We never like to pay a lot for the portion of the option price that is out of the money. The cost of that portion is determined by a number of factors with time and volatility being the most important. That is one reason we prefer to buy options further in the money than most option traders; that is one way we pay less for the volatility and the time value.

Some traders prefer to search for the best option, i.e., the option that is ‘fairly’ priced as compared to the stock. That is fine if the stock is worth a darn or is poised to make a move. It doesn’t do any good, however, to find some options that are ‘priced right’ but have a stock that is not set up to make a move. We would rather locate stocks that are primed to make a move and then select from the available options. Some times the choices are not just what we want, but the if the stock makes the move we want, that takes care of itself. The point is, we would rather have an option on a stock that is maybe not the best option available in terms of what we pay for the time and volatility than an option that meets certain parameters but is on a stock that is not going anywhere.

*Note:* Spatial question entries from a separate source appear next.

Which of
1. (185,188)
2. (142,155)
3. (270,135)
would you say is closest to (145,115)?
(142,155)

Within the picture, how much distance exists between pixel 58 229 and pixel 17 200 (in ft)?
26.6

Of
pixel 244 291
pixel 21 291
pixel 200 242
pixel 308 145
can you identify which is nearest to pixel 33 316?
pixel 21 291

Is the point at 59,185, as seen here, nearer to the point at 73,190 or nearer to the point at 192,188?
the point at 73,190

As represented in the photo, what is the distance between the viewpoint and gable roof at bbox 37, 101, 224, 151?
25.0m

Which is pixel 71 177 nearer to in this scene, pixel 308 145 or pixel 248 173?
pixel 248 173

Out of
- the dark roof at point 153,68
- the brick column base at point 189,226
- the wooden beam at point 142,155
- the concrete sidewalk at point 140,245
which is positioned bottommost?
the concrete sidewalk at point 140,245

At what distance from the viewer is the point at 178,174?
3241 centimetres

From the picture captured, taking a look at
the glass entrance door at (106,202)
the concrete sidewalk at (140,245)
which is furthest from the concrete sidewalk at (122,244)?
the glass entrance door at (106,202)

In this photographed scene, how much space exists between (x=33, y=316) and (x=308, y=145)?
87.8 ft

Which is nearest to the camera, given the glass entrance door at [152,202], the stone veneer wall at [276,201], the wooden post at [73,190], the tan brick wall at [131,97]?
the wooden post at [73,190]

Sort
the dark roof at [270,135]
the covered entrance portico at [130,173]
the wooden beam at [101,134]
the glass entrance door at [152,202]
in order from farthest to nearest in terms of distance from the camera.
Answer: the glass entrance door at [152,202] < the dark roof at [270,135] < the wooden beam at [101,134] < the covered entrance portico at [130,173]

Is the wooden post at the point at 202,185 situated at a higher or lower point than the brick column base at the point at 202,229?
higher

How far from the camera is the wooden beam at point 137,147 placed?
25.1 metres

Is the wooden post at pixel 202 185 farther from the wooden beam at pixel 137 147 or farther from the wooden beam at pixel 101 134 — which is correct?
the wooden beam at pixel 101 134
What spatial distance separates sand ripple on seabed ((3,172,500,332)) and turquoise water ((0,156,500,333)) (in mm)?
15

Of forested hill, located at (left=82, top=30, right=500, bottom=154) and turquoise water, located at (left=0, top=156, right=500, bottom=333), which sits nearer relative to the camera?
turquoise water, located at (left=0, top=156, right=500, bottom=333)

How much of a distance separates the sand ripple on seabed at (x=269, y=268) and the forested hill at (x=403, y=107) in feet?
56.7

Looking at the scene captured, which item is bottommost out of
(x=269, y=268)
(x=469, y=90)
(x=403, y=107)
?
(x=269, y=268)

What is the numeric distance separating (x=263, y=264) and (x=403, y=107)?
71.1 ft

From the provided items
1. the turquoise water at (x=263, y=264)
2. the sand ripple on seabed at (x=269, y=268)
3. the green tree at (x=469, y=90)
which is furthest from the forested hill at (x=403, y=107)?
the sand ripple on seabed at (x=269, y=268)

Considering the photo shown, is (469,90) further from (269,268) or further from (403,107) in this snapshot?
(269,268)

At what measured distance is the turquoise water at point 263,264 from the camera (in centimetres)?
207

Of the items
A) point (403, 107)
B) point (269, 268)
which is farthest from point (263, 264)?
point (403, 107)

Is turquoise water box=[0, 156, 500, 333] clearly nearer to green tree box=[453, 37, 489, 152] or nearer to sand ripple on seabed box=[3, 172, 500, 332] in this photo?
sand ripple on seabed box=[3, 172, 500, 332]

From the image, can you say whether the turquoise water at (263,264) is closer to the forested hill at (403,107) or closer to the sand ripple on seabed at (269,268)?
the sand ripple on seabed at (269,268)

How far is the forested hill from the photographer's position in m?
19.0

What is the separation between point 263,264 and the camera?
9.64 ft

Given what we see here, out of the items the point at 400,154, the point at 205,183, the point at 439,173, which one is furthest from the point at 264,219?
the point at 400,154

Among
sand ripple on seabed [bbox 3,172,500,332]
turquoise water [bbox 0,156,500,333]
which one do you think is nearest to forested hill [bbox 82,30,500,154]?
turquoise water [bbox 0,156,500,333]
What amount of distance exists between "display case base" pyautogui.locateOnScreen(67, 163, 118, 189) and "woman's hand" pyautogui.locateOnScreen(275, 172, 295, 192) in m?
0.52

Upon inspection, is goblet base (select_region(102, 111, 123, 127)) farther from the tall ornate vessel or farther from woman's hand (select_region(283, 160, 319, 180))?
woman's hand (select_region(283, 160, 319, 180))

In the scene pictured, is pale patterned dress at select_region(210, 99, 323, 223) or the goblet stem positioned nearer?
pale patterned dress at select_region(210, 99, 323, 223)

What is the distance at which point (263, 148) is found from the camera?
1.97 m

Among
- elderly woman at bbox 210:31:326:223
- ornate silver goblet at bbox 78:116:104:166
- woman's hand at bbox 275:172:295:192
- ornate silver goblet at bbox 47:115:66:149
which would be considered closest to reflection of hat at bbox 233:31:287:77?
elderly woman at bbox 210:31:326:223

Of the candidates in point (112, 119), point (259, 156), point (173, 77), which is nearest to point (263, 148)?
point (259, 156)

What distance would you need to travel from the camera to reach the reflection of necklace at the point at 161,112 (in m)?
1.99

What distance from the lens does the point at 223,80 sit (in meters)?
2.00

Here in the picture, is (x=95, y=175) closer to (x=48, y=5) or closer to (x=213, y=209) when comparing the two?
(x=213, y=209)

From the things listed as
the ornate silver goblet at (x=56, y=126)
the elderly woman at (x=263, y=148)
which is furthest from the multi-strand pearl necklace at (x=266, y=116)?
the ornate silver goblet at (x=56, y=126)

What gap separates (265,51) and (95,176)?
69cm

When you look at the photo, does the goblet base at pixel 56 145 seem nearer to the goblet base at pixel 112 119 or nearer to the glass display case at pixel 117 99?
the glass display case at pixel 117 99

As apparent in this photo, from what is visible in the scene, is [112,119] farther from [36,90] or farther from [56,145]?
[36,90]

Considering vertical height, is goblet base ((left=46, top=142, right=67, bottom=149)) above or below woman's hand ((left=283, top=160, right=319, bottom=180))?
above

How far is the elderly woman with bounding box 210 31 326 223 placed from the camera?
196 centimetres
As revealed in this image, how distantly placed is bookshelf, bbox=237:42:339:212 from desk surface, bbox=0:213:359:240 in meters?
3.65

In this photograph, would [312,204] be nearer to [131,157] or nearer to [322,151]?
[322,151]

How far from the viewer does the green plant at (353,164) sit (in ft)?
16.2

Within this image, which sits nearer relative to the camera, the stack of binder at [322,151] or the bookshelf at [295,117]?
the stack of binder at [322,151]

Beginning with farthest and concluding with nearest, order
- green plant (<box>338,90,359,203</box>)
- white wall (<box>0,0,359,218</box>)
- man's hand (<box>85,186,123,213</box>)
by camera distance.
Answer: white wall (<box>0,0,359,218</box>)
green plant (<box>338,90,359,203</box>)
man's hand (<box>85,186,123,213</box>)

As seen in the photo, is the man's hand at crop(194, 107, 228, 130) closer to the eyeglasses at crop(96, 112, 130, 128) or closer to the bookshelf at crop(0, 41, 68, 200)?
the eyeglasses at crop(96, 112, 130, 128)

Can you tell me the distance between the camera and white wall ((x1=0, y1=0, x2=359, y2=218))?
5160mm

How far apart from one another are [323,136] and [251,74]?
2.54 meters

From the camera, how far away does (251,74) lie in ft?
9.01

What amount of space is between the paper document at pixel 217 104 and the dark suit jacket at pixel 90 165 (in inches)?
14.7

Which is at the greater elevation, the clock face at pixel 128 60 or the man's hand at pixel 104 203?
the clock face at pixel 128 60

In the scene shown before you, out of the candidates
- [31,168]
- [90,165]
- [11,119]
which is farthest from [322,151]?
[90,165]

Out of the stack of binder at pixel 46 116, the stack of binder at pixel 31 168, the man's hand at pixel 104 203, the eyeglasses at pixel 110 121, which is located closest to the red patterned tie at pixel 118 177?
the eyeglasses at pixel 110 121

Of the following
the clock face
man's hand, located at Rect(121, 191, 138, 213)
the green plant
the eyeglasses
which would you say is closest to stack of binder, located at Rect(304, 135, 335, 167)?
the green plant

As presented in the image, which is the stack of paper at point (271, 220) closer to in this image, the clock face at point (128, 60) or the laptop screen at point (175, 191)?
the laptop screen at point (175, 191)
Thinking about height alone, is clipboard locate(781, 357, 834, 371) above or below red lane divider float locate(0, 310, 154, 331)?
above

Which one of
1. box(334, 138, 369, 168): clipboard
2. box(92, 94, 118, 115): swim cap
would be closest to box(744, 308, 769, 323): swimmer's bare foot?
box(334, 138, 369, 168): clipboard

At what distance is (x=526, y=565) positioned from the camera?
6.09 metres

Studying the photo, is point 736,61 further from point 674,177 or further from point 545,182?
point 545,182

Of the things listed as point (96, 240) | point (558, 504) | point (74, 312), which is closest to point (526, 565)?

With that said, we do not apply any specific formula. We used to. At one point we wanted the non-intrinsic value to make up less than half of the overall price of the option. In August we were finding a lot of those as volatility decreased on the low volume move up. Today it is tougher as the volatility is rising a bit. What we found was we missed out on some plays that were technically very sound because the option pricing was not just right. If we get the play right and our entry point is decent, the option pricing usually takes care of itself. If the stock is very volatile and the option reflects that, we will be inclined to take profits after a run if the stock looks to be topping. That way we don’t lose ground if the stock suddenly calms down and the volatility is sucked out of it.